Tarihte arap kabilelerinin bazı ileri gelenleri, Resulullah (s.a.a) ın İslam’a davet esnasında şu şartı koştular; kendilerinin Peygamberden sonra devlet kadamelerinde görev alacaklar.
İbn-i Hişam siresinde şöyle nakl edilmektedir:
Bir gün Resulullah (s.a.a) beni Amir’in yanına gelerek, onları  Allah’a ve O’nun yüce dinine ve kendi Peygamberliğine davet etmekteydi, onlardan biri Resulullah’a (s.a.a)  şöyle der.

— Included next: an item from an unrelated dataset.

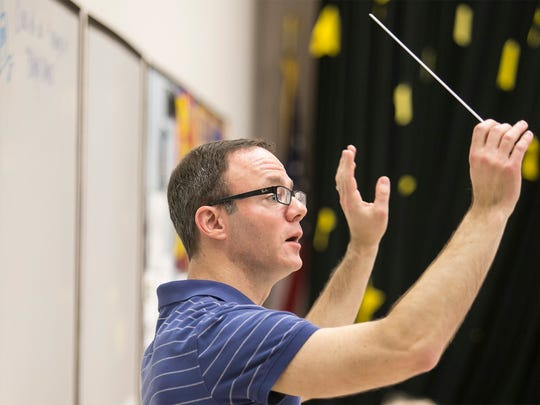 "Award-winning composer and conductor Brian Balmages, leads fifth- and sixth-grade band practice Wednesday, March 16, 2016, at Spring Grove Intermediate School. Balmages composed ""Tears of Arizona"", which was written in honor of the 75th anniversary of the sinking of the Arizona in Pearl Harbor, HI. The fifth- and sixth-grade band, will play ""Tears of Arizona"" publicly for the first time during a concert, held at the school on March 31, and then again in Washington D.C in May. Amanda J. Cain photo"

Eğer biz sana iman edersek ve sen tüm muhaliflerine galip geldiğinde, senden sonra  halifelik bize geçecek mi? Resulullah (s.a.a) cevaben şöyle buyurdu: Bu konudaki yetki Allah aittir, kimi isterse onu bu makama ulaştıracaktır.’’                          
10 – Bu olay fıtri bir kuraldır herkesin idare edilmeye ihtiyacı olursa ki vardır, onu Allah sahipsiz bırakmaz ve ona layık olan lideri onun başına getirir, koyun sürüsünü çobansız bırakmadığı gibi.
O  Allah ki şu sıfatta bir peygamber gönderiyor.
‘’ Gerçekten kendinizden olan öyle bir peygamber size geldi ki, sıkıntınız ona ağır gelir, size düşkündür ve müminlere karşı şefkatli ve merhametlidir.’’ ( Tevbe / 128 )       
Böyle bir peygamberi gönderen Allah, insanlar için bu kadar şefkatlı merhametli ve insanların herşeyi için bu kadar üzerlerine titreyen en ufak bir hatada bile onlar için en derin üzüntüyü kalbinde hisseden Kur’an-ı Kerim’in tabiriyle kendisini kahr edecek kadar insanların yaptıkları hata ve yanlışlarını kendisine dert ederek üzüntü duyan bir peygamberden sonra nasıl olur bu insanları yanlız başına bırakabilir? Akıl bunu kabul edebilir mi?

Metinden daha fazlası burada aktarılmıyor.